Highlights in history on this date:

1540 – Holy Roman Emperor Charles V enters Ghent, in Belgium, and executes leaders of revolt.

1663 – Canada becomes royal province of France.

1797 – British fleet under John Jervis and Horatio Nelson defeat Spanish off Cape Saint Vincent.

1846 – Uprising in Cracow Republic spreads swiftly throughout Poland.

1893 – United States annexes Hawaii by treaty.

1899 – U.S. Congress approves, and U.S. President William McKinley signs, legislation authorizing states to use voting machines for federal elections.

1920 – The League of Women Voters is founded in Chicago.

1929 – Seven hoodlums, rivals of the Al Capone gang in Chicago, Illinois, are murdered in what becomes known as the “Saint Valentine’s Day Massacre.”

1943 – Soviet forces recapture Rostov from Germans in World War II.

1946 – The first all-electronic computer is introduced at the University of Pennsylvania.

1956 – Soviet Premier Nikita Khrushchev denounces Joseph Stalin’s policies at Soviet Communist Party conference.

1958 – Union of Kingdoms of Iraq and Jordan into Arab Federation with King Faisal as head of state.

1962 – U.S. first lady Jacqueline Kennedy conducts a televised tour of the White House.

1972 – U.S. trade restrictions against China are relaxed, putting China on same basis as Soviet Union.

1978 – U.S. government announces plans to sell billions of dollars’ worth of arms to Egypt and Saudi Arabia as well as to Israel, saying that will maintain military balance in the Middle East.

1979 – Four armed men kidnap U.S. ambassador to Afghanistan Adolf Dubs. The ambassador is later killed in a shootout with police.

1988 – Three officers of Yasser Arafat’s mainline group in the Palestine Liberation Organization are killed in Cyprus when their booby-trapped car explodes.

1989 – Ayatollah Ruhollah Khomeini of Iran issues edict sentencing British author Salman Rushdie to death for allegedly insulting Islam, sending him into hiding for years.

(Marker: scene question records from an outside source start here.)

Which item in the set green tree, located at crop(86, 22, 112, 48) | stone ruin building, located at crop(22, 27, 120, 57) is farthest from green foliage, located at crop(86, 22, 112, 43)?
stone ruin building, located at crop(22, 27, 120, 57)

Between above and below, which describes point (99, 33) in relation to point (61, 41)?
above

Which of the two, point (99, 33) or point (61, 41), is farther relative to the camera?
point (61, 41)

1990 – Indian Airlines passenger jet crashes on landing, killing 91 people.

1992 – Nearly half of the former Soviet Republics vow to form separate armies.

1998 – Milan Simic and Miroslav Tadic become the first Bosnian Serb suspects to turn themselves in voluntarily to the U.N. war crimes tribunal in The Hague, Netherlands.

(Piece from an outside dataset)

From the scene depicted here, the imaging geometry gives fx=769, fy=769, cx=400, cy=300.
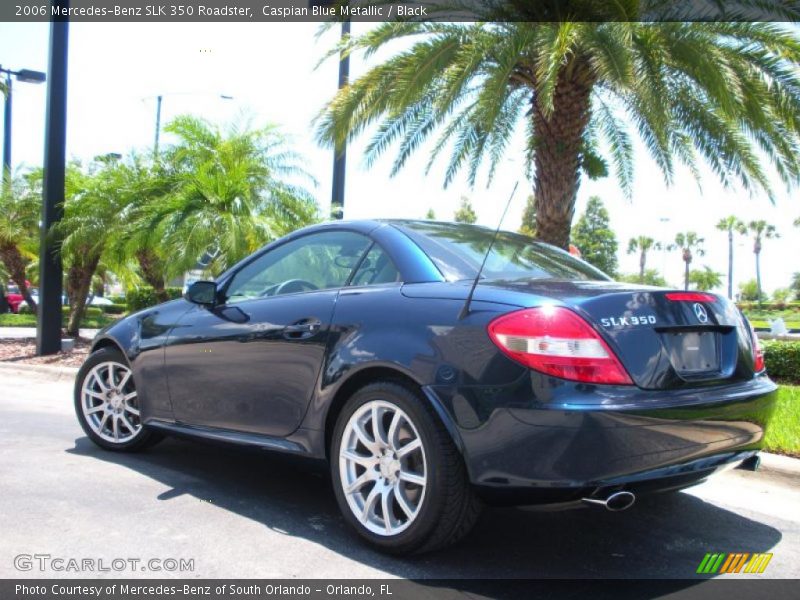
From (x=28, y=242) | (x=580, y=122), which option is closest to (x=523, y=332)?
(x=580, y=122)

2000 – Indonesian President Abdurrahman Wahid suspends his powerful security minister, Gen. Wiranto, from the Cabinet over his alleged role in the bloodshed in East Timor during 1999.

2002 – Researchers at the U.S. Texas A&M University in College Station successfully clone a cat, making it the sixth species to be cloned.

2005 – A powerful bomb assassinates former prime minister Rafik Hariri and 13 other people, devastation that harked back to Lebanon’s violent past and raised fears of new bloodshed in the bitter dispute over Syria, the country’s chief power broker.

2009 – The Group of Seven finance ministers pledge to avoid resorting to protectionism as they try to stimulate their own economies in the face of the world’s worst economic crisis since the 1930s.

2011 – The number of monarch butterflies migrating from Canada and the U.S. to Mexico increases this year, a hopeful sign following a worrying 75 percent drop in their numbers last year.

2013 – Oscar Pistorious, the double-amputee Olympic sprinter dubbed the Blade Runner, is charged in the slaying of his girlfriend at his upscale home in South Africa.

2014 — U.N. panel has found that crimes against humanity have been committed in North Korea and will call for an international criminal investigation.

2015 — The Obama administration announces that it will allow Cuba’s small private business sector to sell goods to the United States in a potentially important loosening of the half-century trade embargo on the communist island.

Today’s Birthdays:

Domingo F. Sarmiento, Argentine president 1868-1874 (1811-1888); Israel Zangwill, English author (1846-1926); Jack Benny, U.S. comedian (1894-1975); Gregory Hines, U.S. actor/dancer (1946-2003); Florence Henderson, U.S. actress (1934–); Meg Tilly, U.S. actress (1960–); Rob Thomas, U.S. singer (1972–).

Thought For Today:

We are effectively destroying ourselves by violence masquerading as love. — R.D. Laing, Scottish psychiatrist (1927-1989).